According to SEBI, multi cap funds are obligated to keep at least 75% of their assets invested in equity and equity-related instruments at all times. Therefore, their portfolios must ensure that at least 25% of their assets are invested in large cap stocks, 25% in mid cap stocks, and 25% in small cap stocks respectively.
Market capitalization, or market cap, is a measurement of a company's size. According to SEBI, all companies that are listed on the stock exchanges are ranked based on their market cap. The top 100 companies are categorised as large cap companies. Companies ranked from 101st-250th as mid cap companies, and those from 251st onwards as small cap companies.
Large cap companies generally have an established track record and tend to be less volatile.
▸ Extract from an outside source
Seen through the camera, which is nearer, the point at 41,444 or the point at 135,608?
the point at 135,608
Mid cap companies are typically riskier than large caps and are in a growing phase. Small cap companies carry even more risk compared to mid -cap companies and have higher growth potential.
Multi cap funds help to manage risk through diversification. By investing in stocks of companies with varying market capitalizations and sectors, they spread risk across different segments of the market.
Multicap funds are managed by experienced fund managers who adjust the portfolio allocation based on prevailing market conditions, aiming for the fund to be positioned for optimal performance.
Multicap funds provide a balanced approach, aiming for stable returns and managed risk by capturing opportunities across the entire market, regardless of company size.
Multi cap funds are suitable for investors with a medium to long-term investment horizon. While short-term fluctuations may occur, the diversified nature of these funds may make them suitable for investors looking to build wealth over time.
Unlike funds that focus on a specific market capitalization, multi cap funds allow investors to invest in all market caps and sectors simultaneously. This provides more comprehensive equity exposure within a single fund. This makes the fund positioned to benefit from changing market cycles where different market segments may potentially outperform at different times.
While returns from multi cap funds can vary based on market conditions, the aim is to make the most of various market segments during different market cycles. It is important to note that multi cap funds come with very high risk and past performance is not indicative of future results.
Investing in multi cap funds offers several advantages.
• The first is simplicity and convenience of investing in multiple companies across market capitalization and eliminating the need to choose between large cap, mid cap, and small cap stocks.
• Second, these funds can help capitalize on varying market cycles where one market cap may outperform others.
• Third, these funds allow access to companies of all sizes – while large caps are predominantly well-established companies with relatively low volatility, small and midcaps come with greater potential to grow albeit at a higher risk. The combination offers a risk-adjusted portfolio that does not compromise growth prospects.
Yes, multi cap funds are suitable for first-time investors as they provide an opportunity to have exposure to all market capitalizations—large cap, mid cap, and small cap stocks with professional management. This approach allows new investors to access a broad spectrum of growth opportunities across different segments of the market without the need for extensive market knowledge.
Investing in multi cap funds is simple. You can invest directly through the websites of fund houses or through online platforms offering mutual fund investment services. Additionally, you can approach banks, financial advisors, or mutual fund distributors to help you with the investment process. Before investing, it's essential to research different funds, consider factors such as risk profile, fund performance vis-à-vis benchmark and peers, expense ratios, and investment objectives. Consult with a financial advisor to align your investments with your financial goals.
Multi cap funds attract equity taxation as they invest at least 75% of their assets in equity and related instruments. Each investor is advised to consult his or her own tax consultant with respect to the specific tax implications arising out of his or her participation in the scheme.